REQUIRED WORK:
From the SECURE Act article below, list the headings of its main sections on changes in the law. Leave out the sub-points that begin with a dash.

READING PASSAGE:
• • • • • • •
The SECURE Act - What does it mean to you?Submitted by S. F. Ehrlich Associates, Inc. on December 24th, 2019
By John Zeltmann
December 24, 2019
Congress recently passed one of the most significant pieces of retirement planning legislation in a decade: The Setting Every Community Up for Retirement Enhancement Act ("the SECURE Act"). The new law changes how we plan for our clients' financial lives, so we thought it would be helpful to summarize the key implications.
Extending IRA required minimum distribution age - The age at which taxpayers are required to take distributions from IRAs and other retirement plans has been pushed from 70 1/2 to 72. This change takes effect on January 1, 2020, so if you turned 70 1/2 in 2019, you're required to continue taking minimum distributions. For anyone who reaches age 70 1/2 after January 1, 2020, you now have a new start date for your distributions.
- Roth conversions - For anyone who is retired, earning relatively low levels of income, and younger than 72, you just collected two more years in which you may benefit from a series of small Roth conversions. Given the demise of the Stretch IRA (more on that below), an account that grows tax-free just became a lot more valuable.
Elimination of age limit for IRA contributions - Previously, workers over the age of 70 1/2 weren’t allowed to make IRA contributions. The recently passed legislation eliminates this restriction. As more Americans work into their later years, this change makes sense.
Death of the Stretch IRA - One of the most notable changes introduced by this legislation, the "Stretch IRA" is dead. Under the old law, non-spouse beneficiaries of an IRA had the option to draw down the balance of the inherited account over their life expectancy, spreading the tax liability over the recipient's lifetime. This feature of IRAs made them terrific estate planning vehicles. Under the new law, non-spouse beneficiaries of an IRA will be required to draw down the account (paying the associated income taxes) within 10 years. During that 10-year window, withdrawals can be taken either throughout the 10-year window or as a lump sum in year 10; however, they'll have to consider the tax implications (i.e., what makes more sense: spreading the distributions evenly over 10 years or distributing a lump sum in year 10?).
- Check beneficiaries and update estate plans - Since IRAs are no longer eligible to be distributed over a non-spouse beneficiary's lifetime, now is a good time to check in with your estate planning attorney to see how the recent legislation impacts your wills and overall estate plan. If you'd like us to coordinate the discussion, we're happy to do so.
- Roth conversions - With the forced taxation of inherited IRAs being significantly accelerated, any opportunity to convert funds from a pre-tax IRA to Roth should be considered, especially if done when the taxpayer is in a relatively low tax bracket. We frequently coordinate such discussions with accountants, so please let us know if you want to learn more about this opportunity.
Annuities in employer-sponsored retirement plans - Participants in 401(k) and other retirement plans will likely see a new addition to their investment menu over the coming years: annuities. Under the new law, when adding an annuity to a retirement plan, only a base level of due diligence is now required by the plan fiduciary to protect themselves from liability if the annuity provider goes bankrupt. (Prior to the new law, the plan fiduciary would have been liable.) Whether annuities serve as attractive investment options in a 401(k) plan will likely be a function of the underlying costs associated with the product.
• • • • • • •
[Extracted records]
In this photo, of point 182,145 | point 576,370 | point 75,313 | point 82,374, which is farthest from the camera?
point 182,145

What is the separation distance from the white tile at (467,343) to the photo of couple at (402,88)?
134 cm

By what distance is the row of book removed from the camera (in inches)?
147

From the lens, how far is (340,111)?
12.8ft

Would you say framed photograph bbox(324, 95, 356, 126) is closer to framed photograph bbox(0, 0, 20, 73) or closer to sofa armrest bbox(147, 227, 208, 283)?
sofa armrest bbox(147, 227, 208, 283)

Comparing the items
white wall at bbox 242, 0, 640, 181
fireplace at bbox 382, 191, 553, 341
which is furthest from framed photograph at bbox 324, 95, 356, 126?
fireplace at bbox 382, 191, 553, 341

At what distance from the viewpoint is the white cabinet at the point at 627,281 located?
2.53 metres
• • • • • • •
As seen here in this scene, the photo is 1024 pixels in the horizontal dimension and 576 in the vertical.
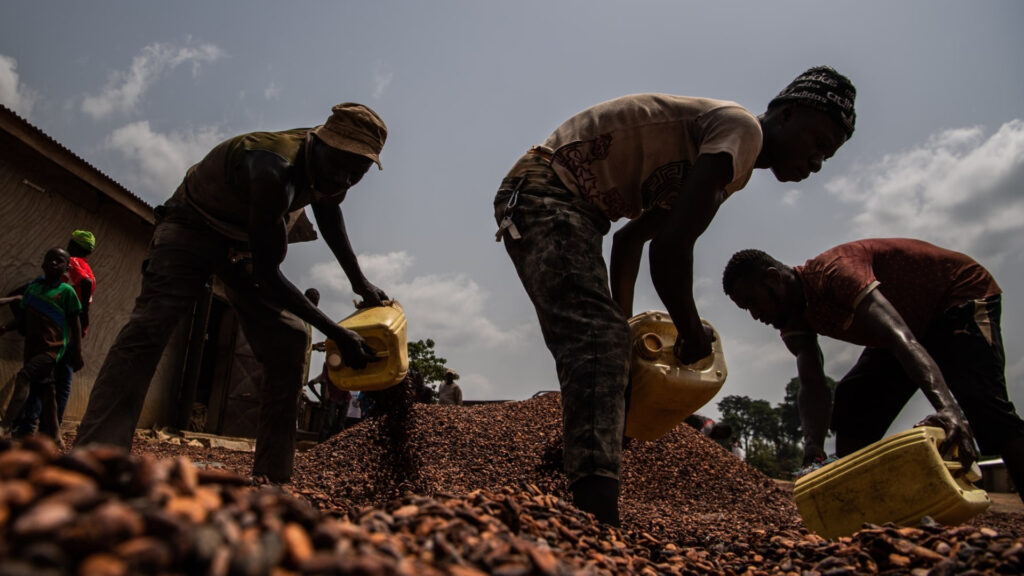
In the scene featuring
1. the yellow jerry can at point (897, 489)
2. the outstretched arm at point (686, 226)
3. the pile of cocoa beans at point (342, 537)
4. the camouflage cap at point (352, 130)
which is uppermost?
• • • • • • •
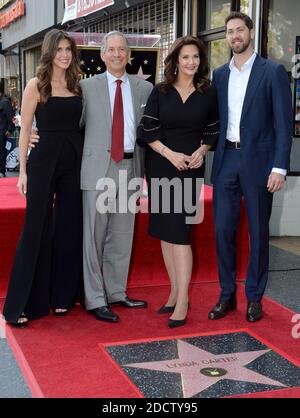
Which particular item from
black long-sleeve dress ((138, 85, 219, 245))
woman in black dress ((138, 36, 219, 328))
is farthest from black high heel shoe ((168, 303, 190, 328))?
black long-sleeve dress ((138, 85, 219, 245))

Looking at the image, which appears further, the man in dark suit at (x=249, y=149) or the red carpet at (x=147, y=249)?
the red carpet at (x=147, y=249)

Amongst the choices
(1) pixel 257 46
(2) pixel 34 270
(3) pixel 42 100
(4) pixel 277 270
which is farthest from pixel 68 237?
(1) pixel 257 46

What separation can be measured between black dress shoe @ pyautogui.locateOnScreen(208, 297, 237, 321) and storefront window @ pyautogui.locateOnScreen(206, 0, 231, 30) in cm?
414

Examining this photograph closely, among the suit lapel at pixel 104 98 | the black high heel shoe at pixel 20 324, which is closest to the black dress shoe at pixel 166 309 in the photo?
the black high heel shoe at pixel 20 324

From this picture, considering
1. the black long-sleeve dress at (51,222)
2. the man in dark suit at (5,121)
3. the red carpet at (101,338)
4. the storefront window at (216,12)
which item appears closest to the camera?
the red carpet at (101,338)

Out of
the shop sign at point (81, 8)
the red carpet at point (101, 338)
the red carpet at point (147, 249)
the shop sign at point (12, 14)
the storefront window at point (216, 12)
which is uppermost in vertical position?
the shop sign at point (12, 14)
• • • • • • •
ANSWER AREA:
- Extending IRA required minimum distribution age
- Elimination of age limit for IRA contributions
- Death of the Stretch IRA
- Annuities in employer-sponsored retirement plans